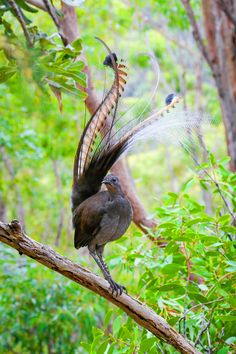 David Attenborough called this beautiful Lyrebird one of the best songbirds in the world (it is also the biggest singing bird in the world). During the mating season, he mimics a range of bird… Most Beautiful Birds, Pretty Birds, Animals Beautiful, Exotic Birds, Colorful Birds, Tropical Birds, Exotic Pets, Animals And Pets, Cute Animals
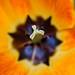 Il cuore arancio di un papavero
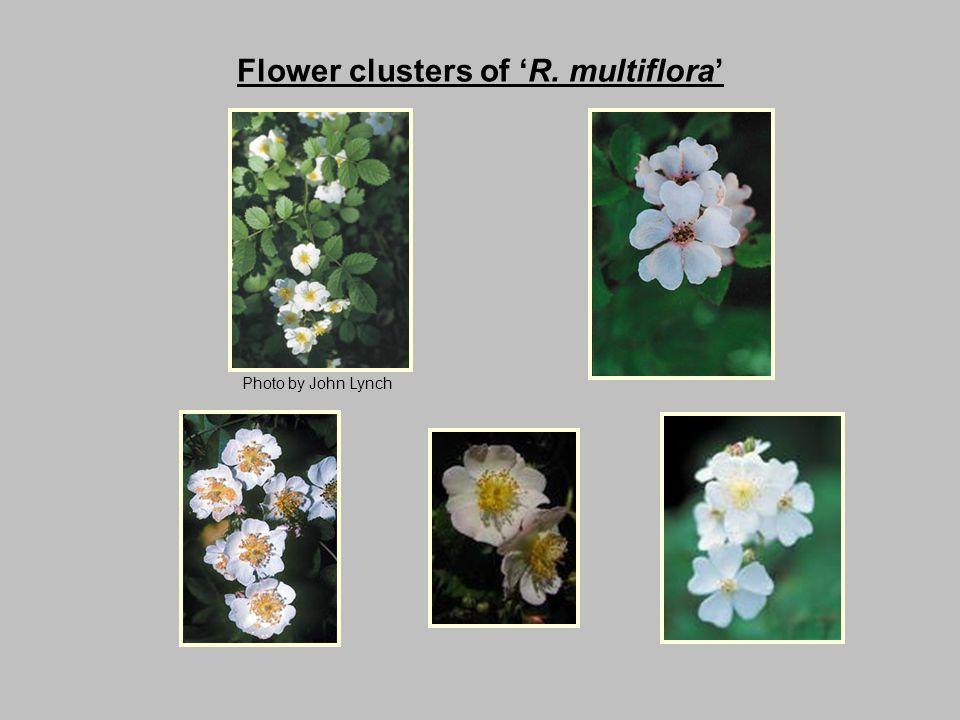 Flower clusters of 'R. multiflora' Photo by John Lynch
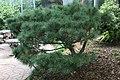 Pinus strobus Nana 1zz.jpg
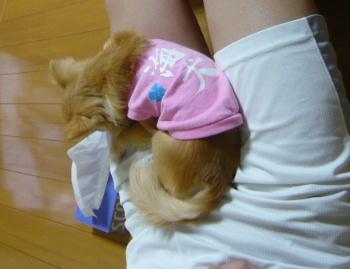 blog2012060606.jpg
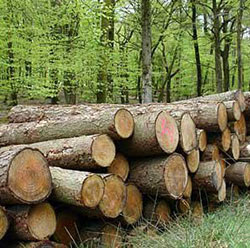 Border  Timbers ordered to reinstate workers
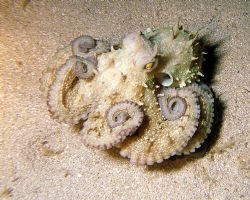 Angry octopus caught on a night dive at Mgarr Ix Xini on ... by Rob Spray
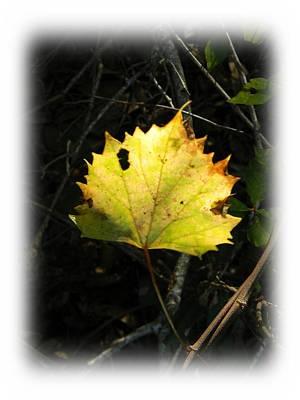Fall Grape Leaf 2 Original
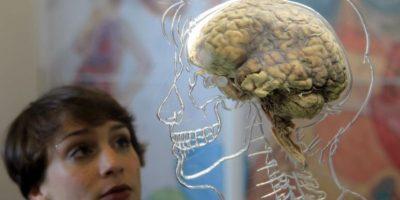 Memoramas, retos mentales, crucigramas, etc. Foto:Getty Images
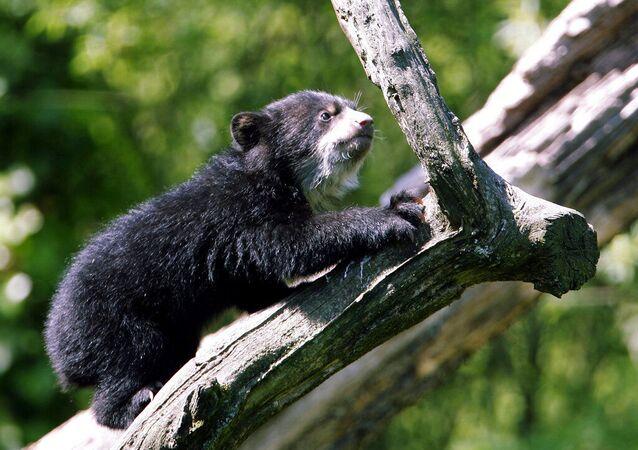 Jovem urso-de-óculos sobe em uma árvore em seu recinto no zoológico de Zurique, na Suíça. Foto de arquivo
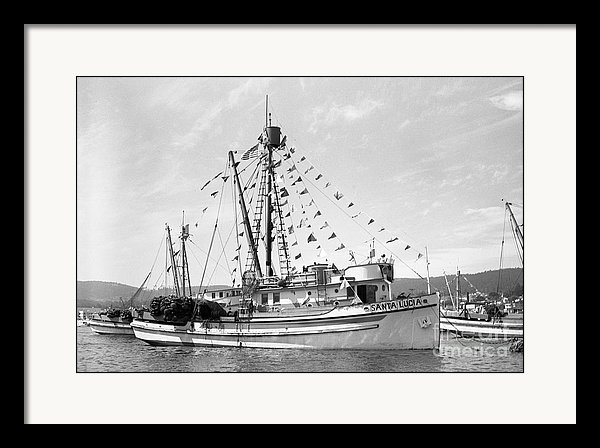 California Views Mr Pat Hathaway Archives - purse seiner Santa Lucia in Monterey Harbor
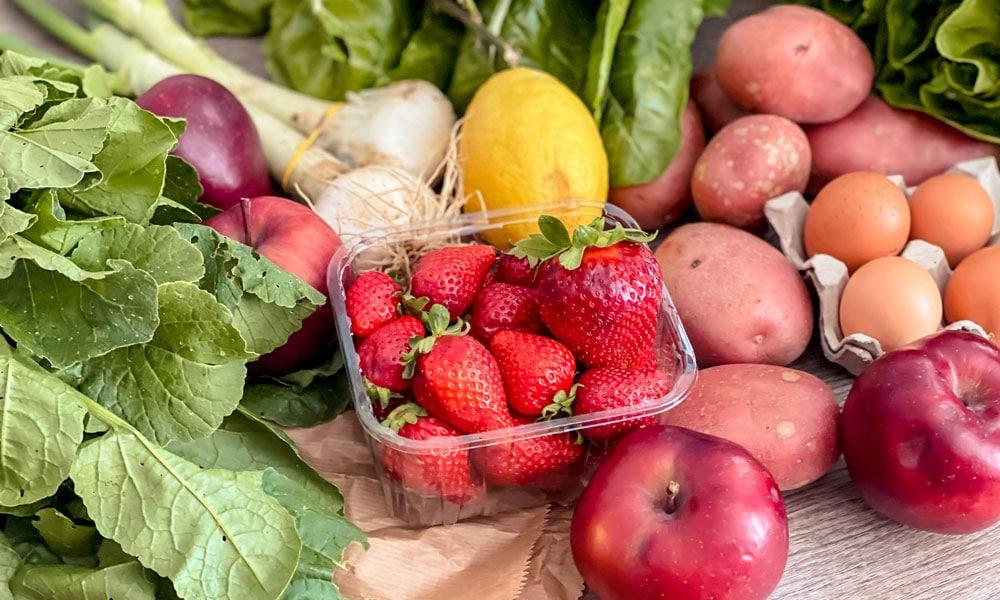 VerdiFrutta frutta e verdura biologiche a domicilio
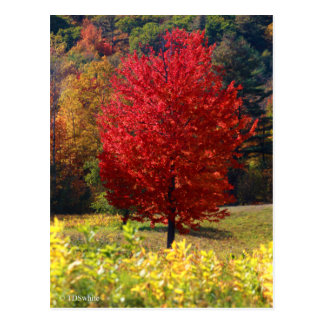 Fall Pictures Postcard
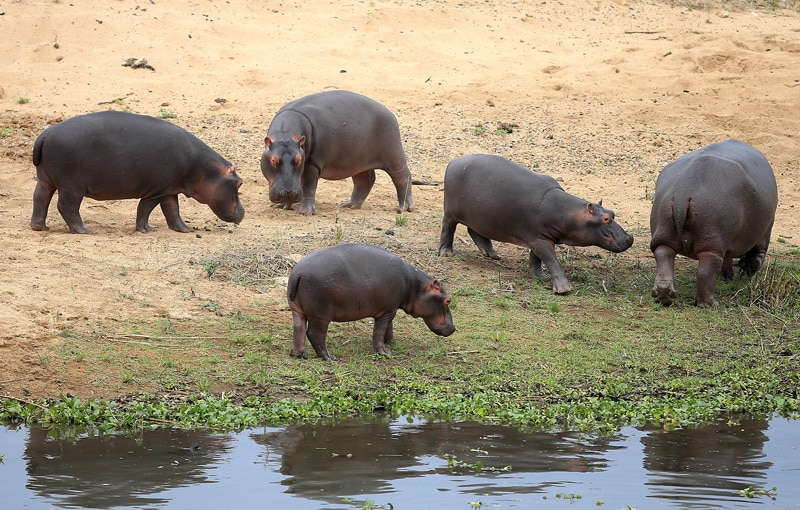 A gathering of hippo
===============
Your reply must reproduce all of the entries exactly and contain no pictures.

**TASK ANSWER**
 David Attenborough called this beautiful Lyrebird one of the best songbirds in the world (it is also the biggest singing bird in the world). During the mating season, he mimics a range of bird… Most Beautiful Birds, Pretty Birds, Animals Beautiful, Exotic Birds, Colorful Birds, Tropical Birds, Exotic Pets, Animals And Pets, Cute Animals
 Il cuore arancio di un papavero
 Flower clusters of 'R. multiflora' Photo by John Lynch
 Pinus strobus Nana 1zz.jpg
 blog2012060606.jpg
 Border  Timbers ordered to reinstate workers
 Angry octopus caught on a night dive at Mgarr Ix Xini on ... by Rob Spray
Fall Grape Leaf 2 Original
 Memoramas, retos mentales, crucigramas, etc. Foto:Getty Images
 Jovem urso-de-óculos sobe em uma árvore em seu recinto no zoológico de Zurique, na Suíça. Foto de arquivo
 California Views Mr Pat Hathaway Archives - purse seiner Santa Lucia in Monterey Harbor
 VerdiFrutta frutta e verdura biologiche a domicilio
 Fall Pictures Postcard
 A gathering of hippo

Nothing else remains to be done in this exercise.